Since the association between C. trachomatis-specific IgG antibodies and tubal pathology has been noted (Punnonen et al., 1979), measuring C. trachomatis IgG antibodies in serum is used as a screening method for tubal pathology. Although species-specific C. trachomatis IgG antibodies are markers of previous infections, their presence does not reflect the course of the infection. Therefore, measuring IgG antibodies to C. trachomatis is not useful in discriminating between clearance or persistence of the infection.
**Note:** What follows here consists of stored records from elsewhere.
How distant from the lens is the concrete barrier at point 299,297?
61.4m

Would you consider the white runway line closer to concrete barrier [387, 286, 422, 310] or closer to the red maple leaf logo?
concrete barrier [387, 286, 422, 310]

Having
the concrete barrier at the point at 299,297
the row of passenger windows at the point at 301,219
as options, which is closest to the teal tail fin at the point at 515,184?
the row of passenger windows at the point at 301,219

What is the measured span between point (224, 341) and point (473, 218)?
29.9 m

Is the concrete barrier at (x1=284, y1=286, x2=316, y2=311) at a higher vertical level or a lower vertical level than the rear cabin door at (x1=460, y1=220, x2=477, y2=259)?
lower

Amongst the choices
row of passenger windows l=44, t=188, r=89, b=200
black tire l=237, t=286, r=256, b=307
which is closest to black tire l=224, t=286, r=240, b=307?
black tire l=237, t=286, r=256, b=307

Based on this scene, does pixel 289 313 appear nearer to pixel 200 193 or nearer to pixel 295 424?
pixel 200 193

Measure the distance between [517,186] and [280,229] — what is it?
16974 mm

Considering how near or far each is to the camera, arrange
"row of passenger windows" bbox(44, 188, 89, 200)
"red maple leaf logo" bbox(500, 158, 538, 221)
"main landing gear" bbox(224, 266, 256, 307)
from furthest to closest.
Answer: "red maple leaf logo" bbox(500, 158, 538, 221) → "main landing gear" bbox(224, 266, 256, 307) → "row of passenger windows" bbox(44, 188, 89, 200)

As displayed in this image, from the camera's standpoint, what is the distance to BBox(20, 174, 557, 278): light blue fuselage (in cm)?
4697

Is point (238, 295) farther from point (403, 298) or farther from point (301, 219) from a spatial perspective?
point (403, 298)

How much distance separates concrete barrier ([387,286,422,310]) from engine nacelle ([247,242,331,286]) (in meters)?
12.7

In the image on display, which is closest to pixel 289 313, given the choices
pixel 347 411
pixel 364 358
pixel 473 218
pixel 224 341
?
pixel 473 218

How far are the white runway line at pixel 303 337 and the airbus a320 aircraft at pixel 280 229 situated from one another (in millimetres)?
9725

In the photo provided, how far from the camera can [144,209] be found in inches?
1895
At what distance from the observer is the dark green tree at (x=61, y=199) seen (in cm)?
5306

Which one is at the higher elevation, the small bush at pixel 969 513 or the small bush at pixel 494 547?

We hypothesize that persistent C. trachomatis infections play an important role in the development of tubal pathology, and have studied known serological markers of persistent infections in subfertile women with and without tubal pathology. Elevated levels of IgA antibodies and C-reactive protein (CRP), in the absence of an acute infection, have been suggested to be markers of chronic inflammation and infection, and have been evaluated previously in studies on the relationship between chronic C. pneumoniae infections and respiratory and cardiovascular disease (Roivainen et al., 2000; Gattone et al., 2001
; Johnston et al., 2001
; Falck et al., 2002
; Wong et al., 2002
). IgG antibodies to chlamydia heat shock protein 60 (cHSP60) have also been associated with chronic inflammation (Morrison et al., 1989
), and have been studied previously in subfertile women with tubal pathology (Toye et al., 1993
; Arno et al., 1995
; Freidank et al., 1995
; Claman et al., 1997
).
Sera of subfertile women were tested for the presence of IgG and IgA antibodies to C. trachomatis, IgG antibodies to cHSP60 and CRP. All women underwent a laparoscopy with tubal testing. We correlated the serological test results with the presence of tubal pathology at laparoscopy, and evaluated the role of single tests and test combinations in predicting the risk of persistent C. trachomatis infections and tubal pathology.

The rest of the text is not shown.